Summing up the Ukrainian election returns, one can say that the elections’ main result is Yuliya Tymoshenko’s triumph.   

Yuliya Tymoshenko succeeded in conducting two campaigns: the first campaign – in the west of Ukraine, the second one – in the east and south where she positioned herself as a Russian-speaking opponent of Ukraine’s joining NATO. Yuliya Tymoshenko’s success has shown that the society is tired of the politics and the existing elites.  

Yuliya Tymoshenko Bloc’s success and, as a matter of fact, the Party of Regions’ defeat have made Ukraine’s elites choose if to yield power to Yuliya Tymoshenko or not. Yuliya Tymoshenko’s premiership would change Ukraine's political system and the foundations of the Ukrainian government’s legitimacy drastically.  

For the latest 16 years Ukraine's legitimacy has been institutional. The government rested upon the political institutions formed during the elections. Yuliya Tymoshenko’s advent to power would mean that the institutional legitimacy will give way to charismatic one. Her regime would be authoritarian.   

Those believing that many problems and mistakes will break Yuliya Tymoshenko’s cabinet are naïve.
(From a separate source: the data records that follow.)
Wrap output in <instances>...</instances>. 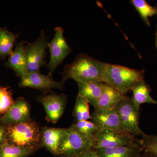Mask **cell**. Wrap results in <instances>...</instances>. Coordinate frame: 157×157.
Listing matches in <instances>:
<instances>
[{"mask_svg":"<svg viewBox=\"0 0 157 157\" xmlns=\"http://www.w3.org/2000/svg\"><path fill=\"white\" fill-rule=\"evenodd\" d=\"M12 93L9 87L0 85V114H5L14 103Z\"/></svg>","mask_w":157,"mask_h":157,"instance_id":"24","label":"cell"},{"mask_svg":"<svg viewBox=\"0 0 157 157\" xmlns=\"http://www.w3.org/2000/svg\"><path fill=\"white\" fill-rule=\"evenodd\" d=\"M70 128L81 135L90 138H94V135L100 130L95 124L88 120L76 122Z\"/></svg>","mask_w":157,"mask_h":157,"instance_id":"23","label":"cell"},{"mask_svg":"<svg viewBox=\"0 0 157 157\" xmlns=\"http://www.w3.org/2000/svg\"><path fill=\"white\" fill-rule=\"evenodd\" d=\"M144 71L107 64L102 82L125 95L135 84L144 80Z\"/></svg>","mask_w":157,"mask_h":157,"instance_id":"3","label":"cell"},{"mask_svg":"<svg viewBox=\"0 0 157 157\" xmlns=\"http://www.w3.org/2000/svg\"><path fill=\"white\" fill-rule=\"evenodd\" d=\"M91 116L92 121L98 125L100 129H110L124 132L115 109L95 108Z\"/></svg>","mask_w":157,"mask_h":157,"instance_id":"13","label":"cell"},{"mask_svg":"<svg viewBox=\"0 0 157 157\" xmlns=\"http://www.w3.org/2000/svg\"><path fill=\"white\" fill-rule=\"evenodd\" d=\"M94 138L81 135L71 128H66L59 149L58 156L73 157L94 149Z\"/></svg>","mask_w":157,"mask_h":157,"instance_id":"4","label":"cell"},{"mask_svg":"<svg viewBox=\"0 0 157 157\" xmlns=\"http://www.w3.org/2000/svg\"><path fill=\"white\" fill-rule=\"evenodd\" d=\"M125 95L121 94L111 86L104 82L102 94L95 108L104 109H115Z\"/></svg>","mask_w":157,"mask_h":157,"instance_id":"17","label":"cell"},{"mask_svg":"<svg viewBox=\"0 0 157 157\" xmlns=\"http://www.w3.org/2000/svg\"><path fill=\"white\" fill-rule=\"evenodd\" d=\"M155 45L157 50V25L156 27V30L155 32Z\"/></svg>","mask_w":157,"mask_h":157,"instance_id":"28","label":"cell"},{"mask_svg":"<svg viewBox=\"0 0 157 157\" xmlns=\"http://www.w3.org/2000/svg\"><path fill=\"white\" fill-rule=\"evenodd\" d=\"M139 142L144 149L157 156V135L144 134Z\"/></svg>","mask_w":157,"mask_h":157,"instance_id":"25","label":"cell"},{"mask_svg":"<svg viewBox=\"0 0 157 157\" xmlns=\"http://www.w3.org/2000/svg\"><path fill=\"white\" fill-rule=\"evenodd\" d=\"M54 30L53 39L48 44L50 60L47 66L49 71L48 75L51 76H52L58 67L72 52V49L65 39L63 29L57 26Z\"/></svg>","mask_w":157,"mask_h":157,"instance_id":"7","label":"cell"},{"mask_svg":"<svg viewBox=\"0 0 157 157\" xmlns=\"http://www.w3.org/2000/svg\"><path fill=\"white\" fill-rule=\"evenodd\" d=\"M36 151L6 143L0 150V157H27Z\"/></svg>","mask_w":157,"mask_h":157,"instance_id":"21","label":"cell"},{"mask_svg":"<svg viewBox=\"0 0 157 157\" xmlns=\"http://www.w3.org/2000/svg\"><path fill=\"white\" fill-rule=\"evenodd\" d=\"M77 83L78 86V95L95 107L102 94L104 82L94 81Z\"/></svg>","mask_w":157,"mask_h":157,"instance_id":"15","label":"cell"},{"mask_svg":"<svg viewBox=\"0 0 157 157\" xmlns=\"http://www.w3.org/2000/svg\"><path fill=\"white\" fill-rule=\"evenodd\" d=\"M124 132L135 136L144 135L139 127V110L134 105L132 98L124 96L115 108Z\"/></svg>","mask_w":157,"mask_h":157,"instance_id":"5","label":"cell"},{"mask_svg":"<svg viewBox=\"0 0 157 157\" xmlns=\"http://www.w3.org/2000/svg\"><path fill=\"white\" fill-rule=\"evenodd\" d=\"M63 81L54 80L52 76L45 75L40 71L28 72L25 76L21 78L20 87L32 88L41 90H49L53 89H63L64 87Z\"/></svg>","mask_w":157,"mask_h":157,"instance_id":"10","label":"cell"},{"mask_svg":"<svg viewBox=\"0 0 157 157\" xmlns=\"http://www.w3.org/2000/svg\"><path fill=\"white\" fill-rule=\"evenodd\" d=\"M66 128L44 127L41 129V144L55 156H58L59 149Z\"/></svg>","mask_w":157,"mask_h":157,"instance_id":"14","label":"cell"},{"mask_svg":"<svg viewBox=\"0 0 157 157\" xmlns=\"http://www.w3.org/2000/svg\"><path fill=\"white\" fill-rule=\"evenodd\" d=\"M142 149L139 141L126 146L95 150L99 157H137Z\"/></svg>","mask_w":157,"mask_h":157,"instance_id":"16","label":"cell"},{"mask_svg":"<svg viewBox=\"0 0 157 157\" xmlns=\"http://www.w3.org/2000/svg\"><path fill=\"white\" fill-rule=\"evenodd\" d=\"M18 35L9 30L6 27H0V59H4L12 53Z\"/></svg>","mask_w":157,"mask_h":157,"instance_id":"19","label":"cell"},{"mask_svg":"<svg viewBox=\"0 0 157 157\" xmlns=\"http://www.w3.org/2000/svg\"><path fill=\"white\" fill-rule=\"evenodd\" d=\"M6 127L7 143L36 151L42 147L41 129L34 121L30 120Z\"/></svg>","mask_w":157,"mask_h":157,"instance_id":"2","label":"cell"},{"mask_svg":"<svg viewBox=\"0 0 157 157\" xmlns=\"http://www.w3.org/2000/svg\"><path fill=\"white\" fill-rule=\"evenodd\" d=\"M73 157H99L95 150L91 149Z\"/></svg>","mask_w":157,"mask_h":157,"instance_id":"27","label":"cell"},{"mask_svg":"<svg viewBox=\"0 0 157 157\" xmlns=\"http://www.w3.org/2000/svg\"><path fill=\"white\" fill-rule=\"evenodd\" d=\"M132 90L133 93L132 101L137 109H140L141 104L145 103L157 105V101L151 96V89L144 80L137 82Z\"/></svg>","mask_w":157,"mask_h":157,"instance_id":"18","label":"cell"},{"mask_svg":"<svg viewBox=\"0 0 157 157\" xmlns=\"http://www.w3.org/2000/svg\"><path fill=\"white\" fill-rule=\"evenodd\" d=\"M131 3L140 14L144 22L148 26H150L149 17L156 15L157 10L155 7L150 5L145 0H132Z\"/></svg>","mask_w":157,"mask_h":157,"instance_id":"20","label":"cell"},{"mask_svg":"<svg viewBox=\"0 0 157 157\" xmlns=\"http://www.w3.org/2000/svg\"><path fill=\"white\" fill-rule=\"evenodd\" d=\"M36 99L44 107L47 120L53 123L58 121L64 111L67 96L64 94L51 93L38 96Z\"/></svg>","mask_w":157,"mask_h":157,"instance_id":"9","label":"cell"},{"mask_svg":"<svg viewBox=\"0 0 157 157\" xmlns=\"http://www.w3.org/2000/svg\"><path fill=\"white\" fill-rule=\"evenodd\" d=\"M48 38L43 29L34 42H27L25 51L28 61L29 72L40 71V68L46 64Z\"/></svg>","mask_w":157,"mask_h":157,"instance_id":"6","label":"cell"},{"mask_svg":"<svg viewBox=\"0 0 157 157\" xmlns=\"http://www.w3.org/2000/svg\"><path fill=\"white\" fill-rule=\"evenodd\" d=\"M7 127L5 125L0 124V150L6 143Z\"/></svg>","mask_w":157,"mask_h":157,"instance_id":"26","label":"cell"},{"mask_svg":"<svg viewBox=\"0 0 157 157\" xmlns=\"http://www.w3.org/2000/svg\"><path fill=\"white\" fill-rule=\"evenodd\" d=\"M94 150L126 146L135 143L133 135L110 129H100L94 135Z\"/></svg>","mask_w":157,"mask_h":157,"instance_id":"8","label":"cell"},{"mask_svg":"<svg viewBox=\"0 0 157 157\" xmlns=\"http://www.w3.org/2000/svg\"><path fill=\"white\" fill-rule=\"evenodd\" d=\"M30 111L27 101L20 97L6 113L0 117V124L20 123L30 120Z\"/></svg>","mask_w":157,"mask_h":157,"instance_id":"11","label":"cell"},{"mask_svg":"<svg viewBox=\"0 0 157 157\" xmlns=\"http://www.w3.org/2000/svg\"><path fill=\"white\" fill-rule=\"evenodd\" d=\"M155 8H156V9H157V6H156ZM156 16H157V14Z\"/></svg>","mask_w":157,"mask_h":157,"instance_id":"29","label":"cell"},{"mask_svg":"<svg viewBox=\"0 0 157 157\" xmlns=\"http://www.w3.org/2000/svg\"><path fill=\"white\" fill-rule=\"evenodd\" d=\"M73 115L76 122L91 119L88 103L78 95L73 109Z\"/></svg>","mask_w":157,"mask_h":157,"instance_id":"22","label":"cell"},{"mask_svg":"<svg viewBox=\"0 0 157 157\" xmlns=\"http://www.w3.org/2000/svg\"><path fill=\"white\" fill-rule=\"evenodd\" d=\"M27 42L25 40H21L17 43L5 63L6 68L13 70L20 78L29 72L25 51V45Z\"/></svg>","mask_w":157,"mask_h":157,"instance_id":"12","label":"cell"},{"mask_svg":"<svg viewBox=\"0 0 157 157\" xmlns=\"http://www.w3.org/2000/svg\"><path fill=\"white\" fill-rule=\"evenodd\" d=\"M107 64L80 53L72 63L66 65L61 73L62 81L73 79L77 82H102Z\"/></svg>","mask_w":157,"mask_h":157,"instance_id":"1","label":"cell"}]
</instances>
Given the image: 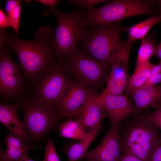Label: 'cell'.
Listing matches in <instances>:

Yuliya Tymoshenko herself will decide for how long she will remain in power and when she should resign. She will begin her premiership with reforms that would be popular all over Ukraine. This is the enterprise reprivatization that will be implemented in legal form rather than through the government decisions. This is campaign against the oligarchs and measures to return the deposits that lost value in Sberbank.  

It means that for Ukraine charisma and left-right populism of Yuliya Tymoshenko become the uniting factors. This indicates the crisis, or maybe, the forthcoming breakup of the existing Ukrainian establishment that failed to give any arguments for Ukraine’s mental unification. Yuliya Tymoshenko outmatched the elite.  

So, the elites’ giving power up to Yuliya Tymoshenko would mean that the elite, including Viktor Yushchenko and Viktor Yanukovych, must be sidelined for good.

Under Yuliya Tymoshenko, a kind of the Francoist regime could be formed in Ukraine. It could have positive and negative sides. The positive sides will include translating the people’s hopes of social justice into reality, attacks on oligarchs and appearance of a charismatic leader in the country. The negative sides will include the abolition of freedom of speech and true competition.  

This way, Ukraine has to make a choice that will be a watershed in its political history.  

After the Kremlin suffered a defeat in Ukraine in 2004, Russia gave up the idea of exerting consistent political influence on that country. Moscow backed no political forces in the 2006 as well as 2007 elections. The Russian-Ukrainian relations consist only in the energy supply. When Yuliya Tymoshenko becomes Prime Minister, RosUkrEnergo will disappear. But the gas prices will not go down. The Russian-Ukrainian relations will not change fundamentally because there is no political subject of those relations and the energy trade scheme.